## INFORMATION SUPPLIED
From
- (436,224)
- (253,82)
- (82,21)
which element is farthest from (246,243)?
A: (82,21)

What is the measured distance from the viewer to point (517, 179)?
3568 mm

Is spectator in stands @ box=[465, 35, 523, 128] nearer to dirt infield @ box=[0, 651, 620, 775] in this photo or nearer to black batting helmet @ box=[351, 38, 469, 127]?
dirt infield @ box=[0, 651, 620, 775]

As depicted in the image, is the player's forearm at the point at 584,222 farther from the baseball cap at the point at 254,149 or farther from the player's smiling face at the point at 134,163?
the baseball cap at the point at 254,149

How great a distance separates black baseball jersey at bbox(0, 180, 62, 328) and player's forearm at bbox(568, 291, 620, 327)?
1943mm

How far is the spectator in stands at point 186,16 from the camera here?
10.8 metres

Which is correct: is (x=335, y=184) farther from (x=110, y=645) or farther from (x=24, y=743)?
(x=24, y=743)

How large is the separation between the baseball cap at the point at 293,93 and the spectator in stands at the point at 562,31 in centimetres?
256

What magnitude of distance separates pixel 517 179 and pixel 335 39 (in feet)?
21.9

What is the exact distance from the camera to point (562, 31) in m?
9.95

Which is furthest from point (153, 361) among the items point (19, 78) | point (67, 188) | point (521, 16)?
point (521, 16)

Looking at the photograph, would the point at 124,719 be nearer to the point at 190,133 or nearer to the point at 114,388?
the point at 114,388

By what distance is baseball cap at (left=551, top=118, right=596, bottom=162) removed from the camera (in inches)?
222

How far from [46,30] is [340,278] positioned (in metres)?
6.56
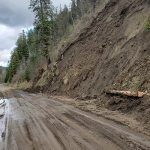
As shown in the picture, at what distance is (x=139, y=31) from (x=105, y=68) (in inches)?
142

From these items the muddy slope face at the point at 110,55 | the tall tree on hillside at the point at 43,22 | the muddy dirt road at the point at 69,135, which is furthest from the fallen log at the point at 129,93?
the tall tree on hillside at the point at 43,22

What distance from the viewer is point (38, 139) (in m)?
10.2

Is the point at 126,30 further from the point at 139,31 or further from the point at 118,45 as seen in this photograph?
the point at 139,31

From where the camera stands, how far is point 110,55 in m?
23.2

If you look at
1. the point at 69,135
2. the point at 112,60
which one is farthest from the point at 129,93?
the point at 112,60

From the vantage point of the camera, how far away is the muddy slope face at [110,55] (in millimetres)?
18016

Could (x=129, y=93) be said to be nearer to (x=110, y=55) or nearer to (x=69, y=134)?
(x=69, y=134)

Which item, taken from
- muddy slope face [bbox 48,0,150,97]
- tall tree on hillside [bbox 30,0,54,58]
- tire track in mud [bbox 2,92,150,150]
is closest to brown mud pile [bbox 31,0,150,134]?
muddy slope face [bbox 48,0,150,97]

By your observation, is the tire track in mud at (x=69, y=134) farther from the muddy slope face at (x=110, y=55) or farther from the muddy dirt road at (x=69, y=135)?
the muddy slope face at (x=110, y=55)

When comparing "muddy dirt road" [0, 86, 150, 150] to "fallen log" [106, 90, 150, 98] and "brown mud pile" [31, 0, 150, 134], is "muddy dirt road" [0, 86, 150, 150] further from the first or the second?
"fallen log" [106, 90, 150, 98]

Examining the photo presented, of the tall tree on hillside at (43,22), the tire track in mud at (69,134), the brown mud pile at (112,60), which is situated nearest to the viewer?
the tire track in mud at (69,134)

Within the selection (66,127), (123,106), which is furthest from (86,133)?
(123,106)

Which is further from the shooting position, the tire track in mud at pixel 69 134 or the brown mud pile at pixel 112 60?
the brown mud pile at pixel 112 60

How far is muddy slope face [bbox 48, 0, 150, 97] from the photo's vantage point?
18016mm
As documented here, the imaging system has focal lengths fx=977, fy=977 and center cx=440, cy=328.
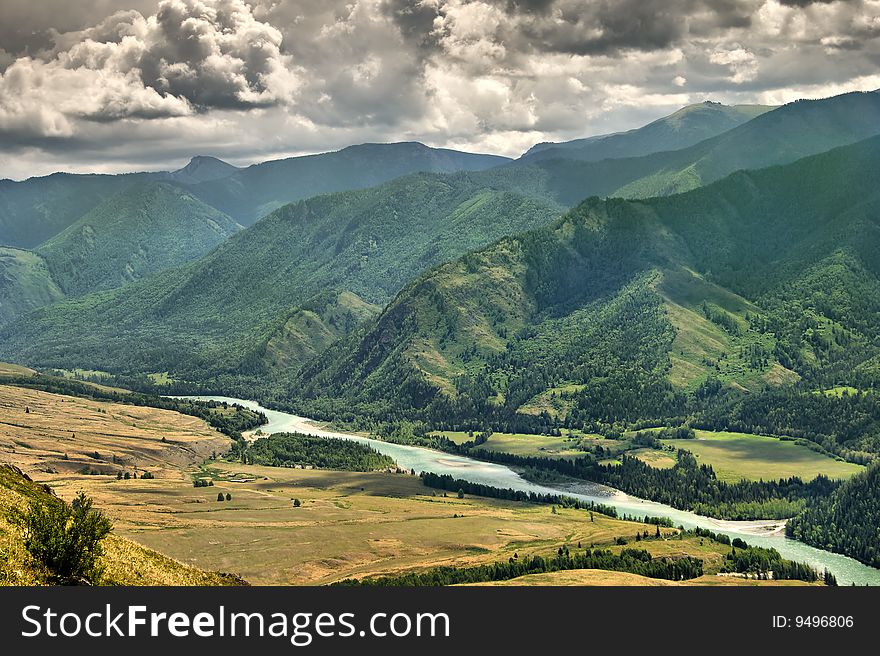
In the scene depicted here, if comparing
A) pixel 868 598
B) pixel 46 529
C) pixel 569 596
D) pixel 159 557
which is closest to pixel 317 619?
pixel 569 596

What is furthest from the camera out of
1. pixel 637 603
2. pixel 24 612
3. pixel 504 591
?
pixel 504 591

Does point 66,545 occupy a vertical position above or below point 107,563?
above

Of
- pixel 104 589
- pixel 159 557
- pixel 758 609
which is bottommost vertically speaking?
pixel 159 557

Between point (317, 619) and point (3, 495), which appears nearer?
point (317, 619)

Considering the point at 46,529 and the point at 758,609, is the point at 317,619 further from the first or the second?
the point at 758,609

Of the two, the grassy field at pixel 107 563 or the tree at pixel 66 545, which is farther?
the tree at pixel 66 545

## TASK TO COMPLETE
Transcribe every line in the entries above, taking out only the images.

## WRITTEN SOLUTION
From
- (436,224)
- (253,82)
- (82,21)
which element is farthest from (246,243)?
A: (82,21)

What is the measured distance from the viewer to point (517, 179)?
3568 mm

Is spectator in stands @ box=[465, 35, 523, 128] nearer to dirt infield @ box=[0, 651, 620, 775] in this photo or nearer to black batting helmet @ box=[351, 38, 469, 127]?
dirt infield @ box=[0, 651, 620, 775]

As depicted in the image, is the player's forearm at the point at 584,222 farther from the baseball cap at the point at 254,149 or farther from the player's smiling face at the point at 134,163?
the baseball cap at the point at 254,149

How great a distance separates black baseball jersey at bbox(0, 180, 62, 328) and player's forearm at bbox(568, 291, 620, 327)?
1943mm

How far is the spectator in stands at point 186,16 from the camera here?
10.8 metres

Which is correct: is (x=335, y=184) farther from (x=110, y=645) or farther from (x=24, y=743)?
(x=24, y=743)

How large is the separation between the baseball cap at the point at 293,93 and the spectator in stands at the point at 562,31 in centimetres?
256

What magnitude of distance separates pixel 517 179 and pixel 335 39 (in feet)?
21.9

What is the exact distance from the camera to point (562, 31) in m?
9.95

Which is furthest from point (153, 361) among the items point (19, 78) | point (67, 188) | point (521, 16)?
point (521, 16)

Looking at the photograph, would the point at 124,719 be nearer to the point at 190,133 or nearer to the point at 114,388?
the point at 114,388

By what distance is baseball cap at (left=551, top=118, right=596, bottom=162) removed from the camera (in inches)?
222

How far from [46,30] is [340,278] positioned (in metres)?
6.56
As shown in the picture, at what distance is (x=139, y=31) from (x=105, y=68) (in inches)?
142

From these items the muddy slope face at the point at 110,55 | the tall tree on hillside at the point at 43,22 | the muddy dirt road at the point at 69,135, which is furthest from the fallen log at the point at 129,93?
the tall tree on hillside at the point at 43,22

What distance from the viewer is point (38, 139) (in m)?
10.2

Is the point at 126,30 further from the point at 139,31 or further from the point at 118,45 as seen in this photograph?
the point at 139,31

From where the camera stands, how far is point 110,55 in m?
23.2

If you look at
1. the point at 69,135
2. the point at 112,60
which one is farthest from the point at 129,93?
the point at 112,60

From the vantage point of the camera, how far away is the muddy slope face at [110,55] (in millimetres)?
18016

Could (x=129, y=93) be said to be nearer to (x=110, y=55) or nearer to (x=69, y=134)?
(x=69, y=134)

Which item, taken from
- muddy slope face [bbox 48,0,150,97]
- tall tree on hillside [bbox 30,0,54,58]
- tire track in mud [bbox 2,92,150,150]
is closest to brown mud pile [bbox 31,0,150,134]?
muddy slope face [bbox 48,0,150,97]

By your observation, is the tire track in mud at (x=69, y=134) farther from the muddy slope face at (x=110, y=55) or farther from the muddy dirt road at (x=69, y=135)?
the muddy slope face at (x=110, y=55)

When comparing "muddy dirt road" [0, 86, 150, 150] to "fallen log" [106, 90, 150, 98] and "brown mud pile" [31, 0, 150, 134], is "muddy dirt road" [0, 86, 150, 150] further from the first or the second?
"fallen log" [106, 90, 150, 98]

Examining the photo presented, of the tall tree on hillside at (43,22), the tire track in mud at (69,134), the brown mud pile at (112,60), which is situated nearest to the viewer?
the tire track in mud at (69,134)

Within the selection (66,127), (123,106), which is furthest from (86,133)?
(123,106)

Which is further from the shooting position, the tire track in mud at pixel 69 134 or the brown mud pile at pixel 112 60?
the brown mud pile at pixel 112 60

How far is muddy slope face [bbox 48, 0, 150, 97] from the photo's vantage point?
18016mm
As documented here, the imaging system has focal lengths fx=977, fy=977 and center cx=440, cy=328.
In the scene depicted here, if comparing
A) pixel 868 598
B) pixel 46 529
C) pixel 569 596
D) pixel 159 557
which is closest to pixel 317 619?
pixel 569 596

What is furthest from the camera out of
1. pixel 637 603
2. pixel 24 612
3. pixel 504 591
?
pixel 504 591

Does point 66,545 occupy a vertical position above or below point 107,563?
above

Of
- pixel 104 589
- pixel 159 557
- pixel 758 609
which is bottommost vertically speaking?
pixel 159 557

Between point (317, 619) and point (3, 495), which appears nearer?
point (317, 619)

Considering the point at 46,529 and the point at 758,609, is the point at 317,619 further from the first or the second?
the point at 758,609

Of the two, the grassy field at pixel 107 563 or the tree at pixel 66 545, which is farther?
the tree at pixel 66 545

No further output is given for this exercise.